A CMDB is critical in today's complex enterprise networks. According to Gartner (Source: "CMDB or Configuration Database; Know the Difference," by Ronni Colville), an effective CMDB must have four critical capabilities: federation, reconciliation, mapping and visualization, and synchronization.

Federation

Very generally, "federation" means taking data from multiple configuration and management sources and repositories and effectively putting them into one logical, virtual CMS in such a way that the most up-to-date values are used, all the information is integrated so that there are no repeats or gaps, and the information is comprehensive. Federation directly brings in multiple data sources by linking to different sources.

However, it is important to note that this federated data does not usually reside in a single repository. Federation combines assorted and diverse CMDBs and related data repositories, providing an accurate, single view, but not necessarily single location, of data for all IT processes from which to work.

There is a long-standing and often-criticized aspect of a CMDB: many skeptics proclaim that creating a monolithic CMDB is too large of an undertaking. Indeed, the CMDB of ITIL v2 was often interpreted as a single, massive repository, while the ITIL V3 CMS relies more on federating data from multiple sources.

Ideally, federation should provide a context for the user and application. Yes, establishing federation can be a large undertaking, and the larger and more complex the enterprise, the larger and more complex the task of effectively creating a CMS. For this reason, automation tools should be used to tackle and resolve this challenge as well as facilitate the federation process.

Reconciliation

Reconciliation will ensure data is coalesced to avoid having duplicates as well as to enable matching CIs from different sources. The CMDB is the repository that provides a single source of CI data for enterprise IT services and processes to use. It is a very good idea to use automated discovery tools to keep the CMDB updated. However, when using the automated tools, you cannot simply run them to update the CMDB and assume that everything will be correct. You must ensure an appropriate level of logic is applied, and know how the tools capture the CI data and store it within the CMDB. It is also very important that you understand how conflicts between the CMDB and incoming data are accurately resolved.

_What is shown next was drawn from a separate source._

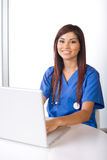 Female nurse at a desk Stock Photography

A few years ago, I worked with a very large multi-national organization that had more than 20 service and product business units throughout their enterprise. They had established a separate external customer marketing opt-out database within each of the business units. Throughout the day, as each business unit would receive an opt-out request from their external services and products customer, they would update their business opt-out database. As communicated to the customers, these opt-out requests were supposed to apply to all the organization's products and services. Each night, an automated process ran to take each of the databases, in the same order every night, and update the central master customer opt-out database. Sounds like a good idea, right? Wrong.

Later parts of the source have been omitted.